It may require a doctor to determine which of these conditions you have, if either, or if it is just a rash. They are often both itchy, but psoriasis may present with a burning sensation along with the itch. Some people compare psoriasis as to being bitten by fire ants. 
Blends that include melaleuca oil can help relieve skin itchiness, inflammation, and the irritation that comes with these skin ailments.
A study from 2012 noted that the main constituent in TTO, terpinen-4-ol, is a powerful anti-inflammatory agent and the key to the antipsoriatic effects of the oil. 
Unfortunately, tea tree can also have the opposite effect, as it has actually caused contact dermatitis in some sensitive individuals. [10,11]
Always do a patch test to determine sensitivity first.

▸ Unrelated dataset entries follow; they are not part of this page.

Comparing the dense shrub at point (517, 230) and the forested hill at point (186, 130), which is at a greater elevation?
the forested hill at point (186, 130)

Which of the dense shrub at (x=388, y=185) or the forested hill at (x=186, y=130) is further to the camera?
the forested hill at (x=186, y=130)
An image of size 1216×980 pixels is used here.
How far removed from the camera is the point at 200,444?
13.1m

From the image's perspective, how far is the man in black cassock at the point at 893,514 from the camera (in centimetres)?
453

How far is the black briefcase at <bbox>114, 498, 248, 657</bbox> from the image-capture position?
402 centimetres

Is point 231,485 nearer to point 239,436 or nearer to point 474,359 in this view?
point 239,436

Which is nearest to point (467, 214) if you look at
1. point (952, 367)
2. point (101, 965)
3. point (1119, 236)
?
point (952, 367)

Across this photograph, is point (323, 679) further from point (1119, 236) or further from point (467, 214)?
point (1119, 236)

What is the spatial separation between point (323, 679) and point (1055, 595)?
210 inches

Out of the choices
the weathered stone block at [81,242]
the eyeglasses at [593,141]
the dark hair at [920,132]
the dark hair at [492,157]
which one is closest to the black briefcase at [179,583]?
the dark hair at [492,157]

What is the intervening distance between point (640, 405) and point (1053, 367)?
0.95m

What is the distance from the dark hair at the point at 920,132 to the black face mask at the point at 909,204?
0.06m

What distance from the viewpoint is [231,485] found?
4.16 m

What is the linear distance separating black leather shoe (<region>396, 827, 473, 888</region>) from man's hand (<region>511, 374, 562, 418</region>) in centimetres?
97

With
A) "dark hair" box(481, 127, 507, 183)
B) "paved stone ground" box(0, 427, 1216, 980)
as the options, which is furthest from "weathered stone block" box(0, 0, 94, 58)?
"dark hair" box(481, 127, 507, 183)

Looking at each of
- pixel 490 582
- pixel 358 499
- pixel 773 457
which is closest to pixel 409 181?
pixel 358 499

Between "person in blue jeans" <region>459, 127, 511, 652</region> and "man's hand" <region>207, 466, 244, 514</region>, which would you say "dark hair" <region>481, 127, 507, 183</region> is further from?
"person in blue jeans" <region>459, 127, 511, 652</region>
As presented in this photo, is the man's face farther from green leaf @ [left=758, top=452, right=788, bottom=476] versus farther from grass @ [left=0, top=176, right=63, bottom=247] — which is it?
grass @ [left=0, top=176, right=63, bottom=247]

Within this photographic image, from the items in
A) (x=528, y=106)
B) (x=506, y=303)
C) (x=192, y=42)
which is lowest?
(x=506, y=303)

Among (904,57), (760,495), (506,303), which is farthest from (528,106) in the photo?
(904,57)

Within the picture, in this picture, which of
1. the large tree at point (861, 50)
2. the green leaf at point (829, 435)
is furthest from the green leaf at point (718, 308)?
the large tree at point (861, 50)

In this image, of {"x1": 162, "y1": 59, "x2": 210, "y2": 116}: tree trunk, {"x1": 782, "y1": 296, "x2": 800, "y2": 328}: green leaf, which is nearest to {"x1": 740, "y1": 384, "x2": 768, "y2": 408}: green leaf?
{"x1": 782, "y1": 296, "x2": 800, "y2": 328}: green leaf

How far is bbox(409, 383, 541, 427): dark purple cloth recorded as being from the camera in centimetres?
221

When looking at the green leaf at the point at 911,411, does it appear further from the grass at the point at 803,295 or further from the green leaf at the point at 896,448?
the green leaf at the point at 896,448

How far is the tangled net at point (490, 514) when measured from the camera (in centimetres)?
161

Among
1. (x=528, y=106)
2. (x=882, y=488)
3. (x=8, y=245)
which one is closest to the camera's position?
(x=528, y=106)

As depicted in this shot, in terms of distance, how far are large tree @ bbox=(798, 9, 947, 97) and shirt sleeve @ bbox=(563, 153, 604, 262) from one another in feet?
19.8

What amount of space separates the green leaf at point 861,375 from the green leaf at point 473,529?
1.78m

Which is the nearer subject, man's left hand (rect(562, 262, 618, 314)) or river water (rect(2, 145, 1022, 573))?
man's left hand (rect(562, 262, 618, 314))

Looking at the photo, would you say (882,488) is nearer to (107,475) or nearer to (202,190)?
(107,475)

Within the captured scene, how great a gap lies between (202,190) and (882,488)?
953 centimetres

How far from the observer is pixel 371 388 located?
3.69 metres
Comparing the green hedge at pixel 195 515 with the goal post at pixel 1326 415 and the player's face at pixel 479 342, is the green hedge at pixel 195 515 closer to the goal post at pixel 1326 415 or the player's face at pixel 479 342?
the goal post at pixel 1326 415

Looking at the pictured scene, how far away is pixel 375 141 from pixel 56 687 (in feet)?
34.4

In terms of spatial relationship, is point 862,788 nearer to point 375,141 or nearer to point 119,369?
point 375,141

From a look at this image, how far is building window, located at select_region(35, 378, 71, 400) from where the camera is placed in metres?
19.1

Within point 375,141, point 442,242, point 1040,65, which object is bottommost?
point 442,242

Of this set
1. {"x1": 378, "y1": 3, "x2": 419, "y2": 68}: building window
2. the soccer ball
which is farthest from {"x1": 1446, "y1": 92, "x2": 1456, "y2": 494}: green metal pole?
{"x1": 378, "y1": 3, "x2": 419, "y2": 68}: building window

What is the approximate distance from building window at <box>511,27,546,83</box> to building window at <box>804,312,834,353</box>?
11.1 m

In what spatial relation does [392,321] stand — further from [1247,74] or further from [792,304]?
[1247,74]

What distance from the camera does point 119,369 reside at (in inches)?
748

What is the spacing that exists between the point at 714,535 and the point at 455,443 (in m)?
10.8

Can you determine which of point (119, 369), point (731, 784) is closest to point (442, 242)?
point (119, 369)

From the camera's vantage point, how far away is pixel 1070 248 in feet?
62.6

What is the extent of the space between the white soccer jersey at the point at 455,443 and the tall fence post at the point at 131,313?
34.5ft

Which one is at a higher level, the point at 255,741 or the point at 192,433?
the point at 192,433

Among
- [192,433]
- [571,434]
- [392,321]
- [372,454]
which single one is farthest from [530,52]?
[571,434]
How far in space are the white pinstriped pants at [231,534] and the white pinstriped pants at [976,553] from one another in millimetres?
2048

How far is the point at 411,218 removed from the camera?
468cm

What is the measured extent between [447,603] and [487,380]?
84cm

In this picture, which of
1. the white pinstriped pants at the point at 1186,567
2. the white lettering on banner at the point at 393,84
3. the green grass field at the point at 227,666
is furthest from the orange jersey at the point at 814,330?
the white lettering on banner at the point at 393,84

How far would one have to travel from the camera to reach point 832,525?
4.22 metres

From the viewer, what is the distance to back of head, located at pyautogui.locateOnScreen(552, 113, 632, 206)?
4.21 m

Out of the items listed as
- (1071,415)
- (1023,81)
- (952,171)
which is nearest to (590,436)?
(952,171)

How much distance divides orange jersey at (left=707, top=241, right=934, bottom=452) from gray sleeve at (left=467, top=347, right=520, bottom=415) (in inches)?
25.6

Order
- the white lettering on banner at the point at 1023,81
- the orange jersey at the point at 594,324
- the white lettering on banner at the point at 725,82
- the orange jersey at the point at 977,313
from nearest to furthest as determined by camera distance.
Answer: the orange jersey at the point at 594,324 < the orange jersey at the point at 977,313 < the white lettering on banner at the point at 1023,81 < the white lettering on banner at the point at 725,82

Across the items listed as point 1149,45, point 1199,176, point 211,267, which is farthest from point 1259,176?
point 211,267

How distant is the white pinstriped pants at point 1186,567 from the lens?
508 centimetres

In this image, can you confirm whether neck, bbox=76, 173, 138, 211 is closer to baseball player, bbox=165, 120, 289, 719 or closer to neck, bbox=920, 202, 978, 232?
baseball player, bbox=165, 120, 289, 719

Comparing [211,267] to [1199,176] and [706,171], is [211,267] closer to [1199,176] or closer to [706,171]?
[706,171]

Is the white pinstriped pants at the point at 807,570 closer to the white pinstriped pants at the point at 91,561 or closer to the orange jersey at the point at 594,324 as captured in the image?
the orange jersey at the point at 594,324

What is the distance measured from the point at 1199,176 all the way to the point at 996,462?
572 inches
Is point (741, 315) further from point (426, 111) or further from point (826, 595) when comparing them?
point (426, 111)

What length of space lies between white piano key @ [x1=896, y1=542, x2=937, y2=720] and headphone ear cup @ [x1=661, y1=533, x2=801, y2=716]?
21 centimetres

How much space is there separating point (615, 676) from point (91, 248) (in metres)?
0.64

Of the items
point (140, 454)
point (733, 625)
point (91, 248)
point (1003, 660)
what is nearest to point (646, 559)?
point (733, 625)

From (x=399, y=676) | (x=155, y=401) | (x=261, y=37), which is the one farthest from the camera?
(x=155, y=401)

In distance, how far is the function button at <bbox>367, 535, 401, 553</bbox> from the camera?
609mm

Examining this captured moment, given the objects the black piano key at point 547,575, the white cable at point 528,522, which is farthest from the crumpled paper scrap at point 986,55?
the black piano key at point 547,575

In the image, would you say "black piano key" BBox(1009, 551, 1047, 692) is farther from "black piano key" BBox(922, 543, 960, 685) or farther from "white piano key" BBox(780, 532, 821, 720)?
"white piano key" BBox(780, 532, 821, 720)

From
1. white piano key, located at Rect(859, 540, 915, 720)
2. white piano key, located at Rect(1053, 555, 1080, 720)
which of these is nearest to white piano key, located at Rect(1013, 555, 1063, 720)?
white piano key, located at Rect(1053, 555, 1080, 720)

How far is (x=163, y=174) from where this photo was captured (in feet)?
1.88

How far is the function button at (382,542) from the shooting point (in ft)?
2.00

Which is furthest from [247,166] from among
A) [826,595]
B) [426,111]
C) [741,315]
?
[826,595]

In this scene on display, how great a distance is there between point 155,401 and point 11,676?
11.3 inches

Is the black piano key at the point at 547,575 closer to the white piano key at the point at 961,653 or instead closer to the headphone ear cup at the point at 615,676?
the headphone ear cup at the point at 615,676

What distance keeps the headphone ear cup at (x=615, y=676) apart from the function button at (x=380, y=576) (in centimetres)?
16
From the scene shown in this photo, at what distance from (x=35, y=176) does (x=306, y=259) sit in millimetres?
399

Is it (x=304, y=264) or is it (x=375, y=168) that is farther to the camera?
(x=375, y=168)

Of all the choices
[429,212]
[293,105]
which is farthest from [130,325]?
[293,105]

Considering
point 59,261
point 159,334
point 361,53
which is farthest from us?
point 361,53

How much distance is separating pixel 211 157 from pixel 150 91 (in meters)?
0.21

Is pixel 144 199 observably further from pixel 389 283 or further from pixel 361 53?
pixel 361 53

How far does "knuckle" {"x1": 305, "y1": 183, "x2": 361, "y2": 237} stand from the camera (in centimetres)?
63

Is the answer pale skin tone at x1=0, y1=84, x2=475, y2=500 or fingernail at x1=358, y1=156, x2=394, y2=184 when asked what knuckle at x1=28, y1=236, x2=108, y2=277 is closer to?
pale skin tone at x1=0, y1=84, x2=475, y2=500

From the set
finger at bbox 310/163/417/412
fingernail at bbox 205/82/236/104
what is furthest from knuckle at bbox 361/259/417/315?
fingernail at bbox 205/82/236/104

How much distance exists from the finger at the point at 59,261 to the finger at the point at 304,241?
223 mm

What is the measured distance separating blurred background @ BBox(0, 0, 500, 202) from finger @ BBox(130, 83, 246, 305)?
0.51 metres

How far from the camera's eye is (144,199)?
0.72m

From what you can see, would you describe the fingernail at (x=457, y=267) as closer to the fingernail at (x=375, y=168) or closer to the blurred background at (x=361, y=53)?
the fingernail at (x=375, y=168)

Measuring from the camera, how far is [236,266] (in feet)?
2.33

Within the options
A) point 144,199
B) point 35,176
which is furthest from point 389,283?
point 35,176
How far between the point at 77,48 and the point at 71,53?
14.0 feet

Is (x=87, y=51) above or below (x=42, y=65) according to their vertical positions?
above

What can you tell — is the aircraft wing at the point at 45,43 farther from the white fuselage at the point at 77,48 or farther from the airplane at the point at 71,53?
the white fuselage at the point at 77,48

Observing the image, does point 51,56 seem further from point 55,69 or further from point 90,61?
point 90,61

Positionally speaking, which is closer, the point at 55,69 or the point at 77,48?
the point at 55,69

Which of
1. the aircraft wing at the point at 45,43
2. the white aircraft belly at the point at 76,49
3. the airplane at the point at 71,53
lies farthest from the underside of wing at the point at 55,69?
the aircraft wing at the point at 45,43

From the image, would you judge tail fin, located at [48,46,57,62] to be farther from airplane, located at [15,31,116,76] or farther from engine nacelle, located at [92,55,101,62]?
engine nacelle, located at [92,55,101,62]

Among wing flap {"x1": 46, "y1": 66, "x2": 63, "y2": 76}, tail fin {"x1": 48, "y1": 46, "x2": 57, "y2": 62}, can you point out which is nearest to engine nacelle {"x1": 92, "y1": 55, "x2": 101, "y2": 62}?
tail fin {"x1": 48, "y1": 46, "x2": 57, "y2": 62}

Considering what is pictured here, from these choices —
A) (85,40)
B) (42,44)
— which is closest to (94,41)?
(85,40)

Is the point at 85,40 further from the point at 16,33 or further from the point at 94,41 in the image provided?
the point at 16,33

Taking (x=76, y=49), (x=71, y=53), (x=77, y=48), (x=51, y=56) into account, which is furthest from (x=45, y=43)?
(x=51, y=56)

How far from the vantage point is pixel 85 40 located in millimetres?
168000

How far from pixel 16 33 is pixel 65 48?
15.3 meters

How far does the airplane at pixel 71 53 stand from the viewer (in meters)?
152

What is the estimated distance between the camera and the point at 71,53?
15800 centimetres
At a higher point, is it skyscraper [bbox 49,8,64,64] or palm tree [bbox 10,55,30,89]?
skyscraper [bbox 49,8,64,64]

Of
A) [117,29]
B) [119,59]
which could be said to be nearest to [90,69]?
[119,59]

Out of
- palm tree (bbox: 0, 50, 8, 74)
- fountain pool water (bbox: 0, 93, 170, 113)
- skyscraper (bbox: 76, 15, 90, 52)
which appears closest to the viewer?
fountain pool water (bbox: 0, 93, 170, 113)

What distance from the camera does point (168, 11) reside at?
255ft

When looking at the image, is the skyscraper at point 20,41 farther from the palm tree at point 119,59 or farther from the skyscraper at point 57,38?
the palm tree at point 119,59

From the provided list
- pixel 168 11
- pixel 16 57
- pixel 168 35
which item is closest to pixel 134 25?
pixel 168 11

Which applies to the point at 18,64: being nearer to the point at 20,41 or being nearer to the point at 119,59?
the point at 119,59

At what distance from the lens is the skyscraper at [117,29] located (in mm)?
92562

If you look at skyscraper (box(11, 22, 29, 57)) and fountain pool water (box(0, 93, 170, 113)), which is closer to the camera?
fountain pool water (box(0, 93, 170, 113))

While many sources will tell you that the use of undiluted essential oils is fine, in most cases it is not. Repeat use can cause sensitivities to develop where there were none before.
Skin fungus is the culprit of this itchy situation, also called tinea pedis. Unfortunately, it is not something you will be spared from just because you are not an athlete, despite its name.
The symptoms of athlete's foot often start around the toe webbing, which can become red and inflamed and itch horribly. Severe cases can spread all over the feet and cause a painful, dry rash, blisters, and bleeding ulcers. It is often mistaken for eczema. 
This condition can be difficult to treat, but tea tree is a powerful antifungal. When the tell-tale itching begins around the toes, you can dab tea tree directly on the affected areas if you are not sensitive to it.
If it has already set in, the following recipe may sound weird, but can help:
- 4 cups Water (hot, distilled)
- 1 cup Listerine
- 1 cup Vinegar
- 1 cup Epsom salt
- ¼ cup Sodium Chloride (table salt)
- 20 drops Tea Tree (Melaleuca alternifolia)
You want this solution to be large enough to cover your feet in a basin and as hot as you can handle it. Add the oil drops to the salts first to make sure they mix in well and there are no globules floating against your skin.
A study in 2007 showed that hot water with essential oils and sodium chloride is effective in killing most fungal mycelia tested, and there is a lot of anecdotal evidence on the efficacy of Listerine and vinegar. 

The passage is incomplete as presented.